▶ [Assignment]: Please write out every one of the records below word for word, leaving the pictures out of your answer.

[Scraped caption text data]
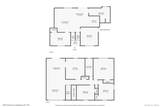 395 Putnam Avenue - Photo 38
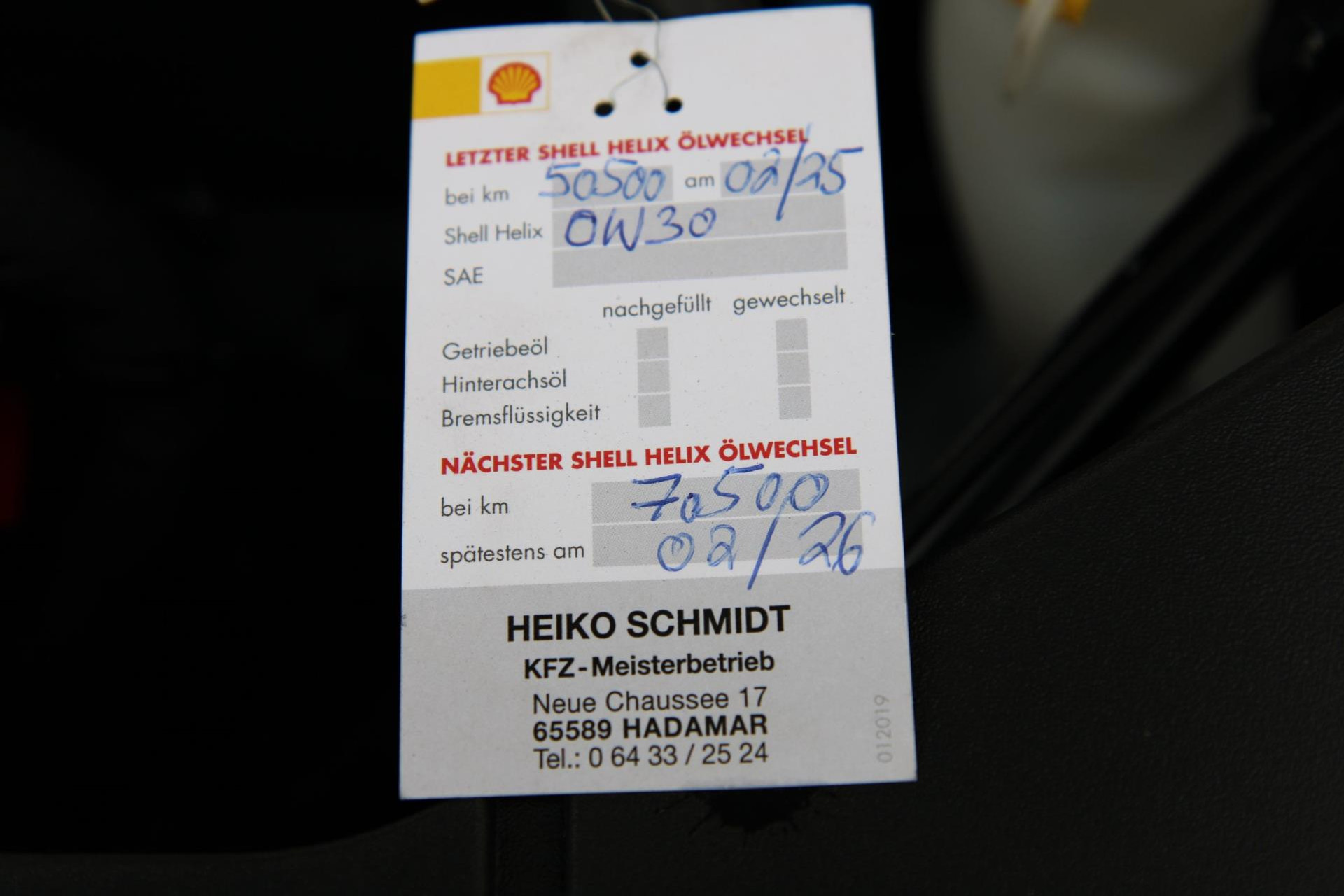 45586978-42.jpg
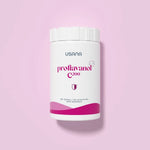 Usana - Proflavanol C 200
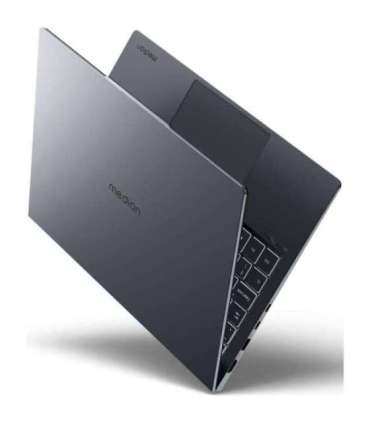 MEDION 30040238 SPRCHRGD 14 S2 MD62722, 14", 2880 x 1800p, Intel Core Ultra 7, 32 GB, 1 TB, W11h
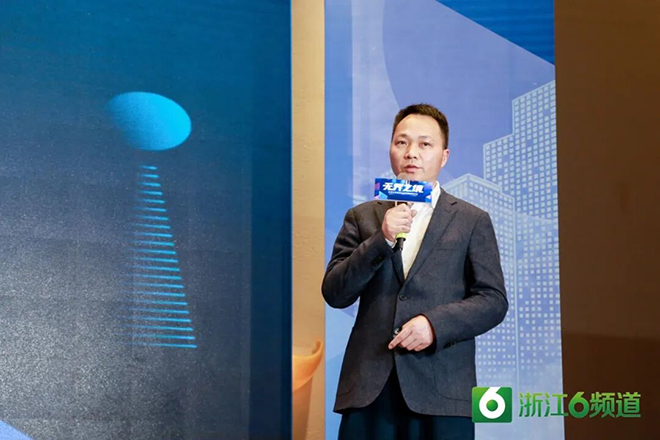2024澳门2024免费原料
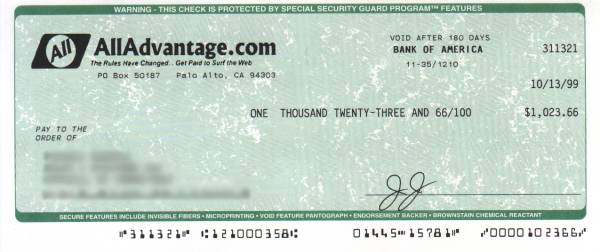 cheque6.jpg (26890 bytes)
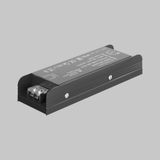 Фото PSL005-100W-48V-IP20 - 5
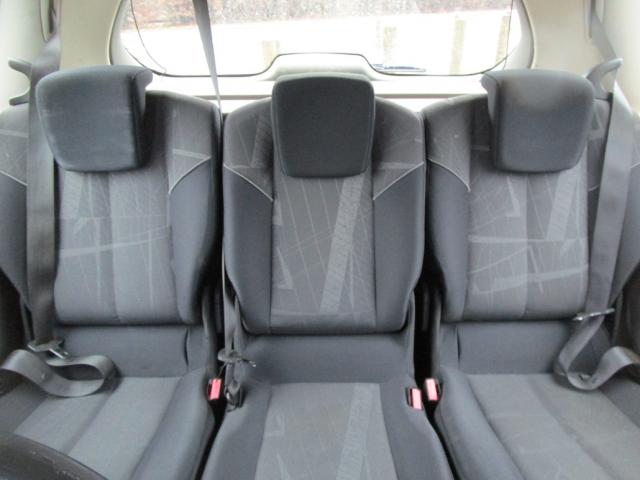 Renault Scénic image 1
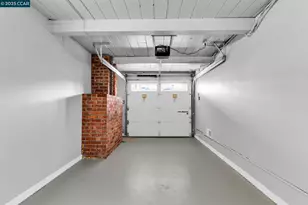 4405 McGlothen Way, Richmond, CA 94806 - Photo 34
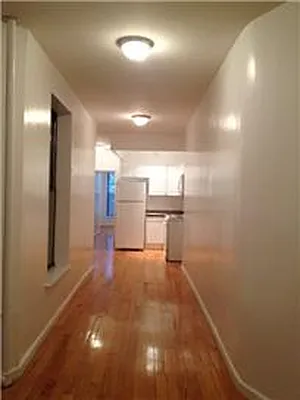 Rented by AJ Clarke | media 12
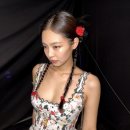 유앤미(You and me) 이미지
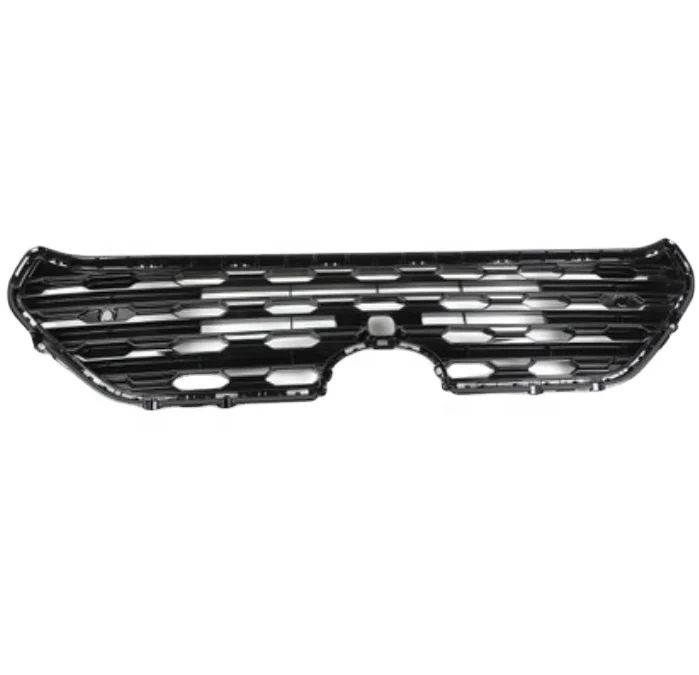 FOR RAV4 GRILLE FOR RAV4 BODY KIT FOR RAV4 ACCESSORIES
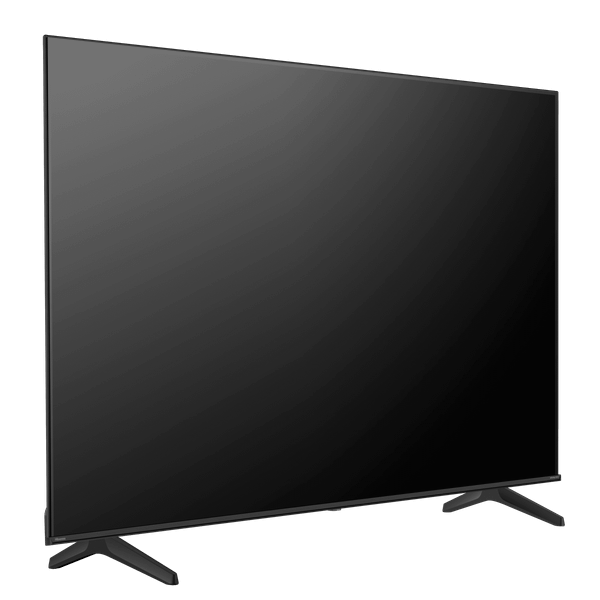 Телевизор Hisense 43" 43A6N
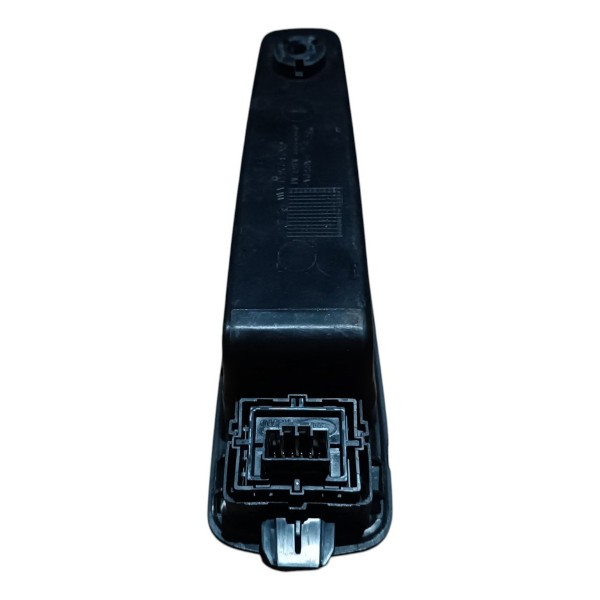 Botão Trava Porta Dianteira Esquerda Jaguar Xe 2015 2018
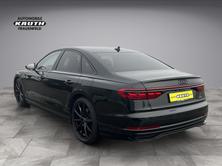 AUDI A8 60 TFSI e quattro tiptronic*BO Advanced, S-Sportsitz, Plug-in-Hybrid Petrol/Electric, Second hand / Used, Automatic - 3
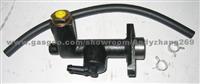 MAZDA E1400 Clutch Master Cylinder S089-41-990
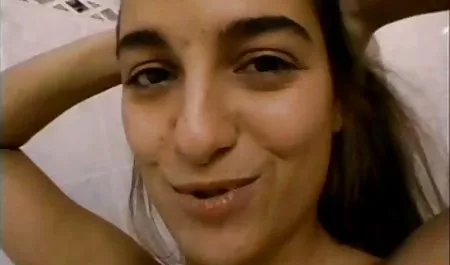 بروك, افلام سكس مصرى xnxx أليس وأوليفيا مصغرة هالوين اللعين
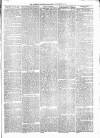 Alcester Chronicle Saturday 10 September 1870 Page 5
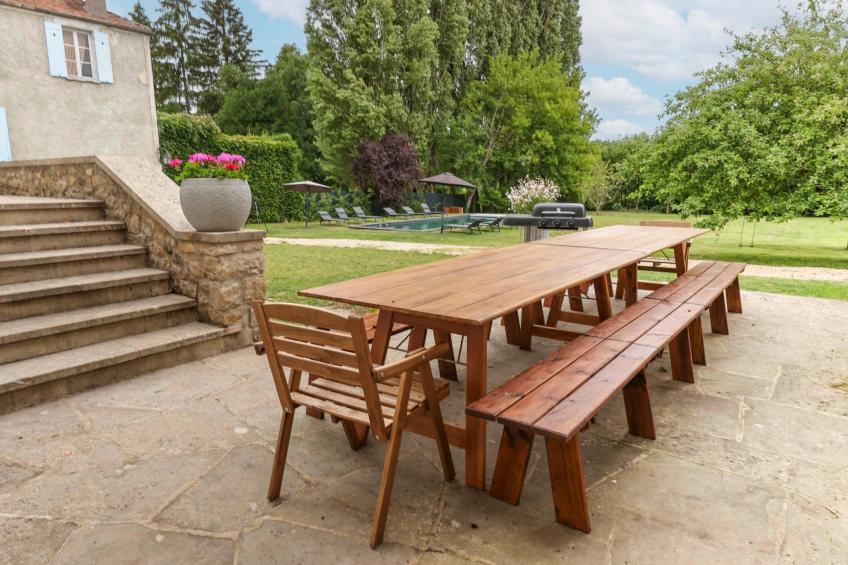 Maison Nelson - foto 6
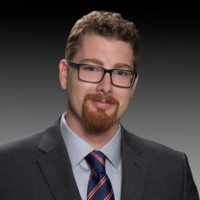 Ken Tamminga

▶ [Exercise solution]:
 395 Putnam Avenue - Photo 38
 45586978-42.jpg
 Usana - Proflavanol C 200
 MEDION 30040238 SPRCHRGD 14 S2 MD62722, 14", 2880 x 1800p, Intel Core Ultra 7, 32 GB, 1 TB, W11h
2024澳门2024免费原料
 cheque6.jpg (26890 bytes)
 Фото PSL005-100W-48V-IP20 - 5
 Renault Scénic image 1
 4405 McGlothen Way, Richmond, CA 94806 - Photo 34
 Rented by AJ Clarke | media 12
 유앤미(You and me) 이미지
 FOR RAV4 GRILLE FOR RAV4 BODY KIT FOR RAV4 ACCESSORIES
 Телевизор Hisense 43" 43A6N
 Botão Trava Porta Dianteira Esquerda Jaguar Xe 2015 2018
 AUDI A8 60 TFSI e quattro tiptronic*BO Advanced, S-Sportsitz, Plug-in-Hybrid Petrol/Electric, Second hand / Used, Automatic - 3
 MAZDA E1400 Clutch Master Cylinder S089-41-990
 بروك, افلام سكس مصرى xnxx أليس وأوليفيا مصغرة هالوين اللعين
 Alcester Chronicle Saturday 10 September 1870 Page 5
 Maison Nelson - foto 6
 Ken Tamminga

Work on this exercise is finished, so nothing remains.